*** SUPPLIED DATA Section Begins ***
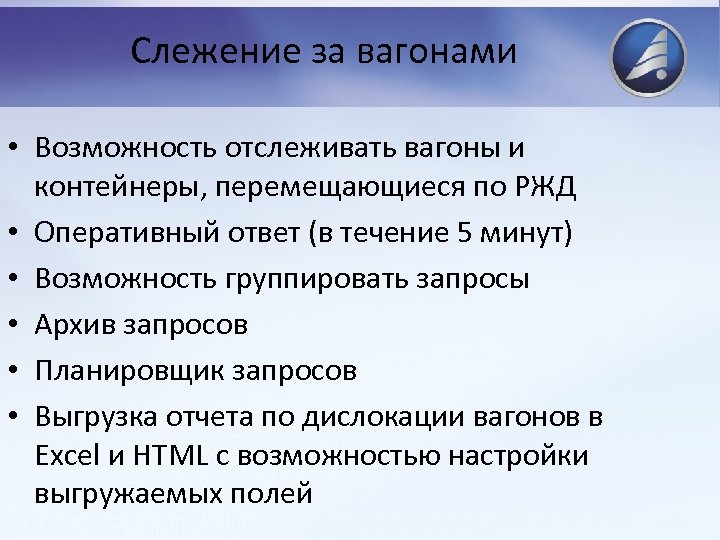 Слежение за вагонами

• Возможность отслеживать вагоны и контейнеры, перемещающиеся по РЖД
• Оперативный ответ (в течение 5 минут)
• Возможность группировать запросы
• Архив запросов
• Планировщик запросов
• Выгрузка отчета по дислокации вагонов в Excel и HTML с возможностью настройки выгружаемых полей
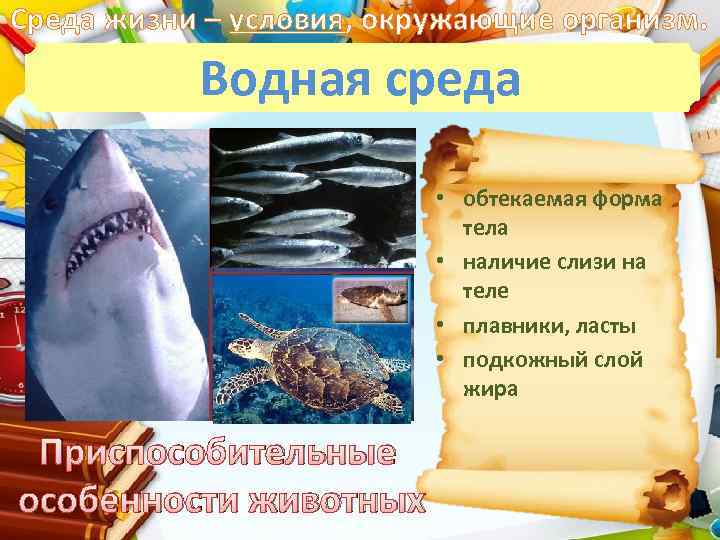 Среда жизни – условия, окружающие организм.

Водная среда

• обтекаемая форма тела
• наличие слизи на теле
• плавники, ласты
• подкожный слой жира

Приспособительные особенности животных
*** SUPPLIED DATA Section Ends ***
§ TASK REQUIREMENTS
With the pictures removed, copy the data above word for word.

§ TASK ANSWER
 Слежение за вагонами

• Возможность отслеживать вагоны и контейнеры, перемещающиеся по РЖД
• Оперативный ответ (в течение 5 минут)
• Возможность группировать запросы
• Архив запросов
• Планировщик запросов
• Выгрузка отчета по дислокации вагонов в Excel и HTML с возможностью настройки выгружаемых полей
 Среда жизни – условия, окружающие организм.

Водная среда

• обтекаемая форма тела
• наличие слизи на теле
• плавники, ласты
• подкожный слой жира

Приспособительные особенности животных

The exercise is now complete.